Pentagon Spokesman Geoff Morrell told reporters on Tuesday that 61 former detainees from the U.S. military facility at Guantanamo Bay, Cuba have returned to the fight against the United States and its allies.

Morrell said that a Defense Department report compiled in December found a substantial increase in the number of detainees returning to terrorism.

"Prior to this report, the rate had been about seven percent of those who had been held at Guantanamo and released and those that had been confirmed or suspected of returning to the fight.  At that point, we suspected that 37 former detainees had returned to the fight," said Morrell.  "We now believe that that number has increased and that the overall known terrorist re-engagement rate has increased to 11 percent."

Morrell said that of the former detainees who returned to terrorism, 18 are confirmed and 43 are suspected of participating in terrorist activities.  He says fingerprints, photographs and intelligence materials were used to tie some of the former detainees to terrorist activities.

"There clearly are people who are being held at Guantanamo who are still bent on doing harm to America, Americans and our allies," he said.  "So there will have to be some solution for the likes of them."

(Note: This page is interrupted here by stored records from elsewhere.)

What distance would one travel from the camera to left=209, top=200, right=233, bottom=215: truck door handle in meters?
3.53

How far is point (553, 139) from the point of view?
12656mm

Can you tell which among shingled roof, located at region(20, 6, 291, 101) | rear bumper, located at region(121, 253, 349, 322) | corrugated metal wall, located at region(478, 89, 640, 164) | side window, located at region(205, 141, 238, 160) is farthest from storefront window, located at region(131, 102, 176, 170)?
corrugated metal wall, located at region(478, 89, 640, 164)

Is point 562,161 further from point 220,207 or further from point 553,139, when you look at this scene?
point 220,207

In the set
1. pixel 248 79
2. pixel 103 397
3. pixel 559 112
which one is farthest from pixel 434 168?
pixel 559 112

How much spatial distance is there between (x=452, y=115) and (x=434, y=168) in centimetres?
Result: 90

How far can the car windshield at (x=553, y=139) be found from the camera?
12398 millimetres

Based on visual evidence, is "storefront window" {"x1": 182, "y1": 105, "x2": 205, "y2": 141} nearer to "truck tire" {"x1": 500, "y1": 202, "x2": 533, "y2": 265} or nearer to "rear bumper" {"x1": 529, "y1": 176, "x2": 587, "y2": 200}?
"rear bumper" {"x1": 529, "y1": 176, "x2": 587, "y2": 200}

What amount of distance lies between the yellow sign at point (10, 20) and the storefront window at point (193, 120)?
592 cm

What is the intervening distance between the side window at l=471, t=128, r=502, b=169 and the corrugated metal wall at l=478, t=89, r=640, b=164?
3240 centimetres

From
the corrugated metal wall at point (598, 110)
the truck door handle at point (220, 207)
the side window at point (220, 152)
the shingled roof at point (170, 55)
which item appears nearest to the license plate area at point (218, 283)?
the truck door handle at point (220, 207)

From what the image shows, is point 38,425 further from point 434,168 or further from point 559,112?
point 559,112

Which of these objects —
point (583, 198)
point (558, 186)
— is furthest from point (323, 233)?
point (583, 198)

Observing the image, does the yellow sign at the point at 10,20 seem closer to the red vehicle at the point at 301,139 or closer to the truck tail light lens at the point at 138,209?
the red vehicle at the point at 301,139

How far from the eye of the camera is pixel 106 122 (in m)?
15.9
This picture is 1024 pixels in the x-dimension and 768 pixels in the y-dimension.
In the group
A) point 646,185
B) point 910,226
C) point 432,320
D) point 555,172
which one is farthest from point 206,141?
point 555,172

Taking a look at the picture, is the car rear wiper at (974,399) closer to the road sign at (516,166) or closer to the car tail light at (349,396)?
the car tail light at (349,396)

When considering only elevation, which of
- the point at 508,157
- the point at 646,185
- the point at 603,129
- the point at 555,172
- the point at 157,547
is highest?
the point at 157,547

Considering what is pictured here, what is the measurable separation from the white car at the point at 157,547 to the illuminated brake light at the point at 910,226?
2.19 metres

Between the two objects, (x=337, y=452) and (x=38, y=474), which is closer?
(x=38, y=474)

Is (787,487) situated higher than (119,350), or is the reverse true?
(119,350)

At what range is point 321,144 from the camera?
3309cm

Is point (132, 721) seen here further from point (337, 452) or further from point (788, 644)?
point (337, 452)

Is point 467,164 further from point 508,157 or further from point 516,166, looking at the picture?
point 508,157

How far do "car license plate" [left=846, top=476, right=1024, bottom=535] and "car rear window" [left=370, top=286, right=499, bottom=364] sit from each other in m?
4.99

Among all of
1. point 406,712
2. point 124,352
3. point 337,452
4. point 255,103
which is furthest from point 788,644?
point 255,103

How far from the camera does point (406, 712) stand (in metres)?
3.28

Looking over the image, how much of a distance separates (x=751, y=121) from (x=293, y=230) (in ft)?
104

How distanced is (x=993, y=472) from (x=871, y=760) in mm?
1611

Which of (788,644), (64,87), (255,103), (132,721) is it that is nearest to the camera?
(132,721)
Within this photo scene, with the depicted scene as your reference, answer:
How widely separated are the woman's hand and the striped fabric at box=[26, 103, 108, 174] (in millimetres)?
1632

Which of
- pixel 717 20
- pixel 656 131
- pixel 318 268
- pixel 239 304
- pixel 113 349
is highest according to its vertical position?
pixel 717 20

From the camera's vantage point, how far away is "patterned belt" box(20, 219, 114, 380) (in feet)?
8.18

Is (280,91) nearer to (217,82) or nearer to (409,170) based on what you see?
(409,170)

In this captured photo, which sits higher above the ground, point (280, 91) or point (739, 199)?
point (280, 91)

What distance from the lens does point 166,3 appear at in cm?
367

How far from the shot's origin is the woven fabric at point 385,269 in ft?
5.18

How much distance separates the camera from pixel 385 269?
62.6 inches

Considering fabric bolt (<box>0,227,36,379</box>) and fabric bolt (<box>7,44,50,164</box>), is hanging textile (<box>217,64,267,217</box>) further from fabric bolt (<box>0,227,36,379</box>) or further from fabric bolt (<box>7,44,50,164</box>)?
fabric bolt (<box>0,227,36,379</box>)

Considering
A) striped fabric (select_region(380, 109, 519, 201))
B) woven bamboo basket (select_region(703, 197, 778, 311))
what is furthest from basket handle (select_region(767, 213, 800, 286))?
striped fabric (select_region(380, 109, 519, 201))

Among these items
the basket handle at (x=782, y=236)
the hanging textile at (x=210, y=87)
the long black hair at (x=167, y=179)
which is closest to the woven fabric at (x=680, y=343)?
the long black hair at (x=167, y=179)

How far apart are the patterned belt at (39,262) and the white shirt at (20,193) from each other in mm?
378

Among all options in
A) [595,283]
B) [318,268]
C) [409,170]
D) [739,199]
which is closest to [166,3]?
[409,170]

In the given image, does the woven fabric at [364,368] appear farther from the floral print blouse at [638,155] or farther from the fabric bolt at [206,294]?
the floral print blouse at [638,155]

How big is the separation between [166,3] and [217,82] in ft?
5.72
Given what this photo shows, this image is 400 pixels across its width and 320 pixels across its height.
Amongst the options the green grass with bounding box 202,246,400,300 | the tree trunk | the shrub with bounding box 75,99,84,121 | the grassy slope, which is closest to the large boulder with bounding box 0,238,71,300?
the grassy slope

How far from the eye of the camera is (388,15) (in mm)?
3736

But Mark Denbeaux of Seton Hall University Law School has represented some of the detainees and says the Pentagon has failed to produce evidence of early claims that former detainees have returned to the battlefield.
"The numbers are wrong about who has returned to the fight; their numbers and names are wrong about who has been in Guantanamo.  And, of course, the characterization of 'returned to the fight' is far broader than they would like to admit," said Denbeaux.  "What they would like is to be understood to mean as 'return to the battlefield,' but, of course, that hasn't happened.  So what they mean by 'return to the fight' is engaging in propaganda battles and criticisms of the United States at home and abroad."

About 520 detainees have been released from Guantanamo or transferred to other governments since the facility was established in 2002.  About 250 remain there.

President-elect Barack Obama is expected to issue an executive order to close the Guantanamo Bay prison, soon after he takes office on January 20.